The gap reflects the work the driver and GPU have to do to set up a new kernel. It's independent of any synchronization between kernels.

CUDA 10 introduced a new mechanism that can precompute some of that work to reduce the overhead. See https://developer.nvidia.com/blog/cuda-graphs. Some day when we move to CUDA 10 as our minimum supported version I hope to be able to make use of it. But there's no similar mechanism in OpenCL.

ThWuensche commented 4 years ago

According to documentation in out-of-order execution kernels should run in parallel, so the next kernel might already be set up and started while the previous is still running, thus closing/avoiding that gap. But I tried and on my platform it does not seem to work, kernels are not started in parallel, but one after the other :(.

bdenhollander commented 4 years ago

@ThWuensche Your trace has a significant amount of time in findBlocksWithInteractions. Can you try changing 32 to 64 in findInteractingBlocks.cl to check if performance is better or worse?

#if SIMD_WIDTH <= 32

ThWuensche commented 4 years ago

That makes it spend even more time there. And more of a question, also the time in computeNonbonded is increasing. How could that be related to the blocksize in another kernel, should not have influence on the data? Probably worth to analyze, will see whether I'll understand what's going on. Does that buffer size have influence on the actual data, like more data to be computed in computeNonbonded?

Then in that kernel a lot is fixed on "32", also things depending on local_index. That probably lets two "warps" go into a "wavefront".

grafik

bdenhollander commented 4 years ago

That makes it spend even more time there. And more of a question, also the time in computeNonbonded is increasing. How could that be related to the blocksize in another kernel, should not have influence on the data? Probably worth to analyze, will see whether I'll understand what's going on. Does that buffer size have influence on the actual data, like more data to be computed in computeNonbonded?

Changing the if makes GCN use the same code path as NVIDIA and Navi. I wanted to confirm that the comments around L277 are still accurate for wide GCN GPUs.

Buffer size might be optimized to fit within local memory for NVIDIA, which is larger than GCN.

CL_DEVICE_LOCAL_MEM_SIZE
AMD GCN: 32KB
NVIDIA: 48KB
AMD Navi: 64KB

ThWuensche commented 4 years ago

Just saw that when I looked into the code. It's not only size of that buffer, but selects a completely different implementation.

But why does that have influence on computeNonbonded?

Regarding the local memory LDS (local data share) on my version of GCN should be 64KB, don't know whether it was less on older GCN versions.

ThWuensche commented 4 years ago

The other question is why these calculations (findBlocksWithInteractions and computeNonbonded) take more time for lower atom counts than for higher atom counts.

================

• [WHAT YOU NEED TO DO]
A. Return the portion of the forum thread starting at "CUDA 10 introduced" and ending at "mechanism in OpenCL.".
B. Which CUDA version does the forum thread say introduced a mechanism that can precompute some of the kernel setup work?
The data after this point is separate from the forum thread.

• [DATA LINES]
================

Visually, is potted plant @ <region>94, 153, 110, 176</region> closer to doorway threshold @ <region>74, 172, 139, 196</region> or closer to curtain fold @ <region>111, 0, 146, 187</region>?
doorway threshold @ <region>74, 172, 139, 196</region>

================

• [ANSWERS PROVIDED]
A.
CUDA 10 introduced a new mechanism that can precompute some of that work to reduce the overhead. See https://developer.nvidia.com/blog/cuda-graphs. Some day when we move to CUDA 10 as our minimum supported version I hope to be able to make use of it. But there's no similar mechanism in OpenCL.

B. CUDA 10